Here’s another one that just irks my nerves, “all kids do that.” OK, awesome! So like, let’s stop letting them do that? I don’t care if every kid out there kicked a kitten, I would still be appalled when my child does it. Now if all kids wanted to wear polka-dotted socks, that’s harmless, wear them socks all day kiddo. But when it comes to bad behavior, just because it happens with some kids, doesn’t mean you have to allow it in your house. This comes especially into play when I talk about certain behaviors (lying, talking back, tantrums, etc.). I get all kids are going to have bad days, I’m not naive or dumb, but excessive bad behavior shouldn’t be written off simply because all kids have the tendency to do these things.

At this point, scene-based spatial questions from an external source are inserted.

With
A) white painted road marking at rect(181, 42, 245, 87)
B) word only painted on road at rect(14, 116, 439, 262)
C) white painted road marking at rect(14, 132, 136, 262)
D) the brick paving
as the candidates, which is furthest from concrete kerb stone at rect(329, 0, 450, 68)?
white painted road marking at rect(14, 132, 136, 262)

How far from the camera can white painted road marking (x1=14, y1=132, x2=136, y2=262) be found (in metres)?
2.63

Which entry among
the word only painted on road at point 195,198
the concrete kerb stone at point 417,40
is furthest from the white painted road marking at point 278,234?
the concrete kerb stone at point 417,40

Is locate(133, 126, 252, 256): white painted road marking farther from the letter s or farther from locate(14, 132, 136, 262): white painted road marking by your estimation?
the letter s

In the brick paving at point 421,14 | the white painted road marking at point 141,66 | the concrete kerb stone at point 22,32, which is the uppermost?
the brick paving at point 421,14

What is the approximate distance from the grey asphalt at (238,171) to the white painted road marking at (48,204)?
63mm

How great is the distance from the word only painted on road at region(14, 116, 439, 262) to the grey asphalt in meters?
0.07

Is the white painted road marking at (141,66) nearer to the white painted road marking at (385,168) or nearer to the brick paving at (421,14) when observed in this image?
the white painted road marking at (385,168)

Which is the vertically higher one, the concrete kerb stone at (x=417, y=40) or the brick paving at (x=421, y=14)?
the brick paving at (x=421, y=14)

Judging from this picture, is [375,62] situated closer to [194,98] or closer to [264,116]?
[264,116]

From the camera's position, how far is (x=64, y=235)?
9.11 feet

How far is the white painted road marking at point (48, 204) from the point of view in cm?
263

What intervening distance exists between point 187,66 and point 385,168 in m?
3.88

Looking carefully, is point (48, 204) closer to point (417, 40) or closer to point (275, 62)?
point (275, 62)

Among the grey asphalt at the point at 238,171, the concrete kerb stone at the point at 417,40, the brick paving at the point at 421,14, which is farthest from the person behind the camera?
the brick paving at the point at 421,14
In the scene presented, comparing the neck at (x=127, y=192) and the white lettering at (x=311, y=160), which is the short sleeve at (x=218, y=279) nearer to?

Just because little Ben down the street screams in his parent’s faces and slams doors, doesn’t mean I’m going to allow it my house because, “Hey, they all do it!” I want to raise my kids not to follow the masses, not to be like everyone else, so why would I write off their behavior as OK just because other kids do it? I don’t know how other parent’s handle it, but for my sanity, I can’t just terrible behavior. We have to draw the line in the sand somewhere.
“You know he’s like this because…”
Unless you’re a therapist, stop telling me why my kid is the way he is. Yeah he’s gone through some crap at a young age, but when do we stop letting that dictate the rest of his life? Or with BabyE, when people tell me I’m spoiling him from holding him so much. What?! He’s a BABY. Babies can’t tell you their needs, they just expect them to be met, so yes, I will hold and cuddle this tiny human I created until my arms are tired. Because one day I won’t be able to pick him up so easily. One day he won’t like my hugs. One day he won’t want my kisses. So for now, I’m living in the moment with my kids. Stop telling women how they are raising their kids is wrong. Unless she’s feeding them bleach for dinner, then of course, let ‘er know. None of know what the heck we’re doing in this parenting thing, so unless you have some stellar Super-Nanny advice on how to handle these little creatures, keep your diagnoses, and opinions to yourself.
“Oh look, he’s got a girlfriend”
Ok, ew. He’s a child. This is another one that can be filed under stop sexualizing kids. This also makes boys think that they can’t be friends with girls because they get the “oooooh you love her.” The girlfriend thing really only bugs me when it comes to the baby, because, just no. With the older hooligan, he could very well start to get little girlfriends, but right now I want him to know he can be friends with a girl without it having some different connotation. Let kids be kids. When he wants a real girlfriend, we’ll cross that bridge when it comes, but for now I want him to be able to catch lizards and worms with the girl next door because he likes playing with her without someone commenting that they are on a “little date.”
In summary, stop telling us everything we’re doing wrong. Parenting is hard enough without your judgement, Judy.